• Exercise
Hand back each record exactly as you find it.

• Data to process

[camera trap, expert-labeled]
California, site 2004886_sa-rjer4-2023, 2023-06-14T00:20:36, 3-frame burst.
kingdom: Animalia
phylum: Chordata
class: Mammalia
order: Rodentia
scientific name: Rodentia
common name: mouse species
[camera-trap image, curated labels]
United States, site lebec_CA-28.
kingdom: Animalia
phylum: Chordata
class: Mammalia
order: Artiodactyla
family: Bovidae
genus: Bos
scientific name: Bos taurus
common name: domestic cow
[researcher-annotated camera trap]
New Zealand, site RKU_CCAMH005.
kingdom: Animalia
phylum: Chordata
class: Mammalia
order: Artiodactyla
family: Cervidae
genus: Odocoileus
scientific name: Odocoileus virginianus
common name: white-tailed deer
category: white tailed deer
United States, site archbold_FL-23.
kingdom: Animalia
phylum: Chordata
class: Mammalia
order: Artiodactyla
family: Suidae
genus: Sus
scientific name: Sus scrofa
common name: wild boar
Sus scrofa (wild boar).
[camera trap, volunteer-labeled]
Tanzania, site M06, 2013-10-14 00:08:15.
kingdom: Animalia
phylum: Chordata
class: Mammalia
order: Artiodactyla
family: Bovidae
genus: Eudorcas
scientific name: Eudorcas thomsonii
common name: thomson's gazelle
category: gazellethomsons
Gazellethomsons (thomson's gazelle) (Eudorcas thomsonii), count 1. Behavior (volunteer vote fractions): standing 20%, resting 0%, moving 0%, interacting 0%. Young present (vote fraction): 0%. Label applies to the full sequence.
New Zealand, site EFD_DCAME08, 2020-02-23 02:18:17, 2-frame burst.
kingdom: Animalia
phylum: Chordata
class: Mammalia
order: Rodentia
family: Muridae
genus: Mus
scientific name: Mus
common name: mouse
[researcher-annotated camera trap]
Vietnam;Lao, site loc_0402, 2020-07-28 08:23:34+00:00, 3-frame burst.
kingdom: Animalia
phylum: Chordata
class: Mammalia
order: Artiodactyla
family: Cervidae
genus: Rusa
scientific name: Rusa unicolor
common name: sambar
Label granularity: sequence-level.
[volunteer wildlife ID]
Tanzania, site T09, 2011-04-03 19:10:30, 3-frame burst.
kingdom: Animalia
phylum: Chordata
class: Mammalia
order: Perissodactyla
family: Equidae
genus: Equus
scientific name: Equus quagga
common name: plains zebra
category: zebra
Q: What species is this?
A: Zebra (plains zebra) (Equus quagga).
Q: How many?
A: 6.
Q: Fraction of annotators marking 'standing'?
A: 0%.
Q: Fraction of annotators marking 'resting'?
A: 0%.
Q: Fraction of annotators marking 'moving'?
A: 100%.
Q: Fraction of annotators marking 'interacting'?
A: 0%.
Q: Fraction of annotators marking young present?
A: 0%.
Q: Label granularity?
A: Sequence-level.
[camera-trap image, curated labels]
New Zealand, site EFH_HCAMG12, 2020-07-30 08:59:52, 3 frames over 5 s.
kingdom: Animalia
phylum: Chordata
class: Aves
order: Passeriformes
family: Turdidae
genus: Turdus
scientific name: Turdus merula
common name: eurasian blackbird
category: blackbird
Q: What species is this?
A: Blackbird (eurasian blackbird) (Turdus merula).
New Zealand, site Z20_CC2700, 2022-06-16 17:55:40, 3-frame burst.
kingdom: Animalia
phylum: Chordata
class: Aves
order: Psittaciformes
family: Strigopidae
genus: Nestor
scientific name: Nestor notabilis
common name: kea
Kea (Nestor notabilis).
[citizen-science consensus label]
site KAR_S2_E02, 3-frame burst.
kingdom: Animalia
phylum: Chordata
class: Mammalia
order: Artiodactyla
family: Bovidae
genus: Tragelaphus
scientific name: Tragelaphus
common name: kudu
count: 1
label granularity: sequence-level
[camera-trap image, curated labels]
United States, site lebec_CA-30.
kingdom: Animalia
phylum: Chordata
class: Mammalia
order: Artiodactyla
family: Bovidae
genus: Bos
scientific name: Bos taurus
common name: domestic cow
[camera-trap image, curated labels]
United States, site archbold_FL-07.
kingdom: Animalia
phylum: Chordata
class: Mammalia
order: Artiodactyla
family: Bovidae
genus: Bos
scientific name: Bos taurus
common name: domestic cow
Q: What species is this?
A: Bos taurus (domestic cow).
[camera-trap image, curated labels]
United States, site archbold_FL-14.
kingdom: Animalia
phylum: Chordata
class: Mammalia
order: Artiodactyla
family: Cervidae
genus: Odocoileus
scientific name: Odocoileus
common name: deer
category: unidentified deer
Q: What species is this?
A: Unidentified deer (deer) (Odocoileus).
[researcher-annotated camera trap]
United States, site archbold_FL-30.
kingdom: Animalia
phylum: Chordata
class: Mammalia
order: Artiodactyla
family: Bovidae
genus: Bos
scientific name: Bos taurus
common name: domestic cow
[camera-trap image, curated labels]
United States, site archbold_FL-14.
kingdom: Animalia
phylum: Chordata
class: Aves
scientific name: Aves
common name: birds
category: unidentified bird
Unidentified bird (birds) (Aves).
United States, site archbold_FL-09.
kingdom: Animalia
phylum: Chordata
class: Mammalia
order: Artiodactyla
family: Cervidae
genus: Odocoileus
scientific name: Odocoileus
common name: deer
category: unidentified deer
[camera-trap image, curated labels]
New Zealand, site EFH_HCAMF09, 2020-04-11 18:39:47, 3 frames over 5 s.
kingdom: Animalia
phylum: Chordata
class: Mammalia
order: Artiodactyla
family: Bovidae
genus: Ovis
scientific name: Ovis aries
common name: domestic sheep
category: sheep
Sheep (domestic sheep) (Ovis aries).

• Result below
[camera trap, expert-labeled]
California, site 2004886_sa-rjer4-2023, 2023-06-14T00:20:36, 3-frame burst.
kingdom: Animalia
phylum: Chordata
class: Mammalia
order: Rodentia
scientific name: Rodentia
common name: mouse species
[camera-trap image, curated labels]
United States, site lebec_CA-28.
kingdom: Animalia
phylum: Chordata
class: Mammalia
order: Artiodactyla
family: Bovidae
genus: Bos
scientific name: Bos taurus
common name: domestic cow
[researcher-annotated camera trap]
New Zealand, site RKU_CCAMH005.
kingdom: Animalia
phylum: Chordata
class: Mammalia
order: Artiodactyla
family: Cervidae
genus: Odocoileus
scientific name: Odocoileus virginianus
common name: white-tailed deer
category: white tailed deer
United States, site archbold_FL-23.
kingdom: Animalia
phylum: Chordata
class: Mammalia
order: Artiodactyla
family: Suidae
genus: Sus
scientific name: Sus scrofa
common name: wild boar
Sus scrofa (wild boar).
[camera trap, volunteer-labeled]
Tanzania, site M06, 2013-10-14 00:08:15.
kingdom: Animalia
phylum: Chordata
class: Mammalia
order: Artiodactyla
family: Bovidae
genus: Eudorcas
scientific name: Eudorcas thomsonii
common name: thomson's gazelle
category: gazellethomsons
Gazellethomsons (thomson's gazelle) (Eudorcas thomsonii), count 1. Behavior (volunteer vote fractions): standing 20%, resting 0%, moving 0%, interacting 0%. Young present (vote fraction): 0%. Label applies to the full sequence.
New Zealand, site EFD_DCAME08, 2020-02-23 02:18:17, 2-frame burst.
kingdom: Animalia
phylum: Chordata
class: Mammalia
order: Rodentia
family: Muridae
genus: Mus
scientific name: Mus
common name: mouse
[researcher-annotated camera trap]
Vietnam;Lao, site loc_0402, 2020-07-28 08:23:34+00:00, 3-frame burst.
kingdom: Animalia
phylum: Chordata
class: Mammalia
order: Artiodactyla
family: Cervidae
genus: Rusa
scientific name: Rusa unicolor
common name: sambar
Label granularity: sequence-level.
[volunteer wildlife ID]
Tanzania, site T09, 2011-04-03 19:10:30, 3-frame burst.
kingdom: Animalia
phylum: Chordata
class: Mammalia
order: Perissodactyla
family: Equidae
genus: Equus
scientific name: Equus quagga
common name: plains zebra
category: zebra
Q: What species is this?
A: Zebra (plains zebra) (Equus quagga).
Q: How many?
A: 6.
Q: Fraction of annotators marking 'standing'?
A: 0%.
Q: Fraction of annotators marking 'resting'?
A: 0%.
Q: Fraction of annotators marking 'moving'?
A: 100%.
Q: Fraction of annotators marking 'interacting'?
A: 0%.
Q: Fraction of annotators marking young present?
A: 0%.
Q: Label granularity?
A: Sequence-level.
[camera-trap image, curated labels]
New Zealand, site EFH_HCAMG12, 2020-07-30 08:59:52, 3 frames over 5 s.
kingdom: Animalia
phylum: Chordata
class: Aves
order: Passeriformes
family: Turdidae
genus: Turdus
scientific name: Turdus merula
common name: eurasian blackbird
category: blackbird
Q: What species is this?
A: Blackbird (eurasian blackbird) (Turdus merula).
New Zealand, site Z20_CC2700, 2022-06-16 17:55:40, 3-frame burst.
kingdom: Animalia
phylum: Chordata
class: Aves
order: Psittaciformes
family: Strigopidae
genus: Nestor
scientific name: Nestor notabilis
common name: kea
Kea (Nestor notabilis).
[citizen-science consensus label]
site KAR_S2_E02, 3-frame burst.
kingdom: Animalia
phylum: Chordata
class: Mammalia
order: Artiodactyla
family: Bovidae
genus: Tragelaphus
scientific name: Tragelaphus
common name: kudu
count: 1
label granularity: sequence-level
[camera-trap image, curated labels]
United States, site lebec_CA-30.
kingdom: Animalia
phylum: Chordata
class: Mammalia
order: Artiodactyla
family: Bovidae
genus: Bos
scientific name: Bos taurus
common name: domestic cow
[camera-trap image, curated labels]
United States, site archbold_FL-07.
kingdom: Animalia
phylum: Chordata
class: Mammalia
order: Artiodactyla
family: Bovidae
genus: Bos
scientific name: Bos taurus
common name: domestic cow
Q: What species is this?
A: Bos taurus (domestic cow).
[camera-trap image, curated labels]
United States, site archbold_FL-14.
kingdom: Animalia
phylum: Chordata
class: Mammalia
order: Artiodactyla
family: Cervidae
genus: Odocoileus
scientific name: Odocoileus
common name: deer
category: unidentified deer
Q: What species is this?
A: Unidentified deer (deer) (Odocoileus).
[researcher-annotated camera trap]
United States, site archbold_FL-30.
kingdom: Animalia
phylum: Chordata
class: Mammalia
order: Artiodactyla
family: Bovidae
genus: Bos
scientific name: Bos taurus
common name: domestic cow
[camera-trap image, curated labels]
United States, site archbold_FL-14.
kingdom: Animalia
phylum: Chordata
class: Aves
scientific name: Aves
common name: birds
category: unidentified bird
Unidentified bird (birds) (Aves).
United States, site archbold_FL-09.
kingdom: Animalia
phylum: Chordata
class: Mammalia
order: Artiodactyla
family: Cervidae
genus: Odocoileus
scientific name: Odocoileus
common name: deer
category: unidentified deer
[camera-trap image, curated labels]
New Zealand, site EFH_HCAMF09, 2020-04-11 18:39:47, 3 frames over 5 s.
kingdom: Animalia
phylum: Chordata
class: Mammalia
order: Artiodactyla
family: Bovidae
genus: Ovis
scientific name: Ovis aries
common name: domestic sheep
category: sheep
Sheep (domestic sheep) (Ovis aries).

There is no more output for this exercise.